La de Jerusalén, una de las ciudades más antiguas del mundo, y cuyo nombre, según algunas teorías, significaría “Casa de la paz”, es la historia de una agitación apasionante y terrible. Lugar común de las tres religiones monoteístas más extendidas, ha sido edificada, invadida, admirada, escarnecida, venerada, devastada y reconstruida en numerosas ocasiones, en las que ha ido sufriendo los embates de catervas enemigas que buscaban, irrevocablemente, ocupar el lugar de quienes previamente se habían establecido allí. La Ciudad Vieja, además, es parte fidedigna del marco de la vida pública de Jesús de Nazaret, personaje cuya refutación no menoscaba su importancia en la cimentación y desarrollo de la sociedad occidental, pese a quien pese.
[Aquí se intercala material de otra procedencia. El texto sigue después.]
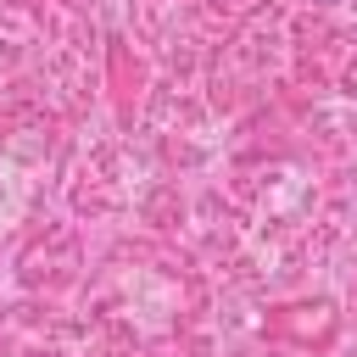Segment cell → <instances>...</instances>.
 I'll return each instance as SVG.
<instances>
[]
</instances>
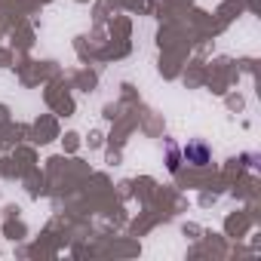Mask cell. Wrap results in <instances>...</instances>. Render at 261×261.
I'll list each match as a JSON object with an SVG mask.
<instances>
[{
  "mask_svg": "<svg viewBox=\"0 0 261 261\" xmlns=\"http://www.w3.org/2000/svg\"><path fill=\"white\" fill-rule=\"evenodd\" d=\"M185 160L191 163V166H209L212 163V151H209V145L206 142H188L185 145Z\"/></svg>",
  "mask_w": 261,
  "mask_h": 261,
  "instance_id": "cell-1",
  "label": "cell"
}]
</instances>
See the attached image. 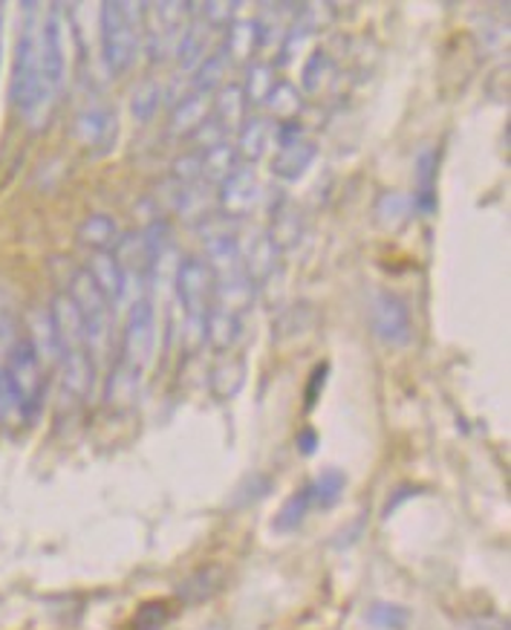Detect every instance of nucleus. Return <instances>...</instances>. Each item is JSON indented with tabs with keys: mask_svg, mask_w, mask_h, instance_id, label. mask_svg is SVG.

Al margen de controversias religiosas o filosóficas, la Ciudad Vieja de Jerusalén es, en gran parte, un intrincado laberinto de callejuelas de diversa angostura, ajetreadas en ocasiones o despobladas a veces, pero merecedoras de ser transitadas sosegadamente en pro de observar con detalle su arquitectura, independientemente de que uno sea competente o incapaz -como es mi caso- de interpretar datos de esa índole, sus gentes, su trazado, sus comercios, etc., y percibir el peso histórico que rezuman sus edificios, ya gocen de mayor o menor importancia para cualquiera de las tradiciones espirituales que concurren entre ellas.

En el momento de apretar el disparador no figuraba en esta escena, aparentemente, ningún inmueble descrito como importante, pero me pareció incuestionable que el pulso, lento o precipitado, de una ciudad lo marcan los pasos, los letargos y los afanes de sus habitantes, por anónimos que sean.